## DIRECTIONS:
Every single record needs to be restated word for word.

## TASK INPUT:
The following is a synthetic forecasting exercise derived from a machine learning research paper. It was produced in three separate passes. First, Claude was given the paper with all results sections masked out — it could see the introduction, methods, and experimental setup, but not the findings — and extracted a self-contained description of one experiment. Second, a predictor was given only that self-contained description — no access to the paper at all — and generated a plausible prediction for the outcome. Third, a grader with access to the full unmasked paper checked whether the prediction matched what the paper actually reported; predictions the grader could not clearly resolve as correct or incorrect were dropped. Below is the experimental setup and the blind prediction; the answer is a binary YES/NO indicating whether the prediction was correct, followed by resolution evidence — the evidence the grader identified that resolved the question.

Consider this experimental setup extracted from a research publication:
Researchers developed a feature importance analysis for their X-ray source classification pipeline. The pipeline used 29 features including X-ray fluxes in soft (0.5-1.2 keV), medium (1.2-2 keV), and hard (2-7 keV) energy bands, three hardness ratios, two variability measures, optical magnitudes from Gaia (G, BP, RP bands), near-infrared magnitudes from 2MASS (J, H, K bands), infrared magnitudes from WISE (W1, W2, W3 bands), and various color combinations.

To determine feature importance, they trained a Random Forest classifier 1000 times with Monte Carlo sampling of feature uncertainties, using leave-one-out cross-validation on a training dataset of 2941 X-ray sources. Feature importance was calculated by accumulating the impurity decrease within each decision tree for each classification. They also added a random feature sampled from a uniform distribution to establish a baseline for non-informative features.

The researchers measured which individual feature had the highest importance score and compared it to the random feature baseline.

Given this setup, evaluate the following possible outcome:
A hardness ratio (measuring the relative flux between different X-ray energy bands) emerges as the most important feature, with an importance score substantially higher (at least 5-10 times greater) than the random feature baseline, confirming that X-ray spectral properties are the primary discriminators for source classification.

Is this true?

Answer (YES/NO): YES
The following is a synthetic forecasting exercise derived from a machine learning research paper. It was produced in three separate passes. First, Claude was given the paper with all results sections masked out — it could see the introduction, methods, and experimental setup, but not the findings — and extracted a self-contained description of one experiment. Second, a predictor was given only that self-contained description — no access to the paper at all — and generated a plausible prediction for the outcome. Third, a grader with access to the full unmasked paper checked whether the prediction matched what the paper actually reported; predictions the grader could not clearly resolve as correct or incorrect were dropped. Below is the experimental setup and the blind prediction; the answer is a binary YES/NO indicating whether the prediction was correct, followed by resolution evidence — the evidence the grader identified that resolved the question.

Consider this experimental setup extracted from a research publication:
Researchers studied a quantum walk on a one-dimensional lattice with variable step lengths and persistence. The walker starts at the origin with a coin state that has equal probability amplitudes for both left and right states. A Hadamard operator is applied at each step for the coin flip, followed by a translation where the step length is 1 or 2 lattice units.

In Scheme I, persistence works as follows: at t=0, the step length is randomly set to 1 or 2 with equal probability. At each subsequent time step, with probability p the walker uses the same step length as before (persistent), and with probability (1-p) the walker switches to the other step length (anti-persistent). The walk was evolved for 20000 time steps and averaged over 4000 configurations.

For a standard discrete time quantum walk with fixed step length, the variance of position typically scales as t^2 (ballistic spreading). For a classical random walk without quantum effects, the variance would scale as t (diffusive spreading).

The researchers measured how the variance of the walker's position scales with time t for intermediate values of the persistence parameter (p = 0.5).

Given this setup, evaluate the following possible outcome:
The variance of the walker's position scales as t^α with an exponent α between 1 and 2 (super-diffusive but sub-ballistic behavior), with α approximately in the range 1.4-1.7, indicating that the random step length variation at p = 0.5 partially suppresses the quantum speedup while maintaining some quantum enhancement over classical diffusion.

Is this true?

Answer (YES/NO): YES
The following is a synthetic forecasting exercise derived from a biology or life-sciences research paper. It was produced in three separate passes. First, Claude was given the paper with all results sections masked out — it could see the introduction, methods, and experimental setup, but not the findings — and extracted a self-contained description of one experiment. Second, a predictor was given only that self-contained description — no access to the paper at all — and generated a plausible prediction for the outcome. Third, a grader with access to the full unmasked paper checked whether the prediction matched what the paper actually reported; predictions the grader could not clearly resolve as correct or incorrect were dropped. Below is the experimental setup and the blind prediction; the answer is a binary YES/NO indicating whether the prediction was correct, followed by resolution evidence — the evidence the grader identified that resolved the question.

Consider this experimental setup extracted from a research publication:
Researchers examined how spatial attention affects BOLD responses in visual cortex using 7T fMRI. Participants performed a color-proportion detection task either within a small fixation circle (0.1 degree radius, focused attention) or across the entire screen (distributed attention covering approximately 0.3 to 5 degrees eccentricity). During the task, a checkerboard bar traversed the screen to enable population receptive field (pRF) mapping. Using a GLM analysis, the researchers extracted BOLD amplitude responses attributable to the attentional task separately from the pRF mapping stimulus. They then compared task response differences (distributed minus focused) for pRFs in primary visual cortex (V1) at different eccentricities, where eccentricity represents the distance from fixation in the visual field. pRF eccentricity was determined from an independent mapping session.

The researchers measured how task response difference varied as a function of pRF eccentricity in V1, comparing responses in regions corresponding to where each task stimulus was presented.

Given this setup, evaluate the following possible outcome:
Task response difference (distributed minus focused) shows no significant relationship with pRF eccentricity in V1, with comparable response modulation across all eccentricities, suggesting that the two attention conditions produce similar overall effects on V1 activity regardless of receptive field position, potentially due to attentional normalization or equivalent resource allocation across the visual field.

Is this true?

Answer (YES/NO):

## THE COMPLETED TASK:
The following is a synthetic forecasting exercise derived from a machine learning research paper. It was produced in three separate passes. First, Claude was given the paper with all results sections masked out — it could see the introduction, methods, and experimental setup, but not the findings — and extracted a self-contained description of one experiment. Second, a predictor was given only that self-contained description — no access to the paper at all — and generated a plausible prediction for the outcome. Third, a grader with access to the full unmasked paper checked whether the prediction matched what the paper actually reported; predictions the grader could not clearly resolve as correct or incorrect were dropped. Below is the experimental setup and the blind prediction; the answer is a binary YES/NO indicating whether the prediction was correct, followed by resolution evidence — the evidence the grader identified that resolved the question.

Consider this experimental setup extracted from a research publication:
Researchers developed a feature importance analysis for their X-ray source classification pipeline. The pipeline used 29 features including X-ray fluxes in soft (0.5-1.2 keV), medium (1.2-2 keV), and hard (2-7 keV) energy bands, three hardness ratios, two variability measures, optical magnitudes from Gaia (G, BP, RP bands), near-infrared magnitudes from 2MASS (J, H, K bands), infrared magnitudes from WISE (W1, W2, W3 bands), and various color combinations.

To determine feature importance, they trained a Random Forest classifier 1000 times with Monte Carlo sampling of feature uncertainties, using leave-one-out cross-validation on a training dataset of 2941 X-ray sources. Feature importance was calculated by accumulating the impurity decrease within each decision tree for each classification. They also added a random feature sampled from a uniform distribution to establish a baseline for non-informative features.

The researchers measured which individual feature had the highest importance score and compared it to the random feature baseline.

Given this setup, evaluate the following possible outcome:
A hardness ratio (measuring the relative flux between different X-ray energy bands) emerges as the most important feature, with an importance score substantially higher (at least 5-10 times greater) than the random feature baseline, confirming that X-ray spectral properties are the primary discriminators for source classification.

Is this true?

Answer (YES/NO): YES
The following is a synthetic forecasting exercise derived from a machine learning research paper. It was produced in three separate passes. First, Claude was given the paper with all results sections masked out — it could see the introduction, methods, and experimental setup, but not the findings — and extracted a self-contained description of one experiment. Second, a predictor was given only that self-contained description — no access to the paper at all — and generated a plausible prediction for the outcome. Third, a grader with access to the full unmasked paper checked whether the prediction matched what the paper actually reported; predictions the grader could not clearly resolve as correct or incorrect were dropped. Below is the experimental setup and the blind prediction; the answer is a binary YES/NO indicating whether the prediction was correct, followed by resolution evidence — the evidence the grader identified that resolved the question.

Consider this experimental setup extracted from a research publication:
Researchers studied a quantum walk on a one-dimensional lattice with variable step lengths and persistence. The walker starts at the origin with a coin state that has equal probability amplitudes for both left and right states. A Hadamard operator is applied at each step for the coin flip, followed by a translation where the step length is 1 or 2 lattice units.

In Scheme I, persistence works as follows: at t=0, the step length is randomly set to 1 or 2 with equal probability. At each subsequent time step, with probability p the walker uses the same step length as before (persistent), and with probability (1-p) the walker switches to the other step length (anti-persistent). The walk was evolved for 20000 time steps and averaged over 4000 configurations.

For a standard discrete time quantum walk with fixed step length, the variance of position typically scales as t^2 (ballistic spreading). For a classical random walk without quantum effects, the variance would scale as t (diffusive spreading).

The researchers measured how the variance of the walker's position scales with time t for intermediate values of the persistence parameter (p = 0.5).

Given this setup, evaluate the following possible outcome:
The variance of the walker's position scales as t^α with an exponent α between 1 and 2 (super-diffusive but sub-ballistic behavior), with α approximately in the range 1.4-1.7, indicating that the random step length variation at p = 0.5 partially suppresses the quantum speedup while maintaining some quantum enhancement over classical diffusion.

Is this true?

Answer (YES/NO): YES
The following is a synthetic forecasting exercise derived from a biology or life-sciences research paper. It was produced in three separate passes. First, Claude was given the paper with all results sections masked out — it could see the introduction, methods, and experimental setup, but not the findings — and extracted a self-contained description of one experiment. Second, a predictor was given only that self-contained description — no access to the paper at all — and generated a plausible prediction for the outcome. Third, a grader with access to the full unmasked paper checked whether the prediction matched what the paper actually reported; predictions the grader could not clearly resolve as correct or incorrect were dropped. Below is the experimental setup and the blind prediction; the answer is a binary YES/NO indicating whether the prediction was correct, followed by resolution evidence — the evidence the grader identified that resolved the question.

Consider this experimental setup extracted from a research publication:
Researchers examined how spatial attention affects BOLD responses in visual cortex using 7T fMRI. Participants performed a color-proportion detection task either within a small fixation circle (0.1 degree radius, focused attention) or across the entire screen (distributed attention covering approximately 0.3 to 5 degrees eccentricity). During the task, a checkerboard bar traversed the screen to enable population receptive field (pRF) mapping. Using a GLM analysis, the researchers extracted BOLD amplitude responses attributable to the attentional task separately from the pRF mapping stimulus. They then compared task response differences (distributed minus focused) for pRFs in primary visual cortex (V1) at different eccentricities, where eccentricity represents the distance from fixation in the visual field. pRF eccentricity was determined from an independent mapping session.

The researchers measured how task response difference varied as a function of pRF eccentricity in V1, comparing responses in regions corresponding to where each task stimulus was presented.

Given this setup, evaluate the following possible outcome:
Task response difference (distributed minus focused) shows no significant relationship with pRF eccentricity in V1, with comparable response modulation across all eccentricities, suggesting that the two attention conditions produce similar overall effects on V1 activity regardless of receptive field position, potentially due to attentional normalization or equivalent resource allocation across the visual field.

Is this true?

Answer (YES/NO):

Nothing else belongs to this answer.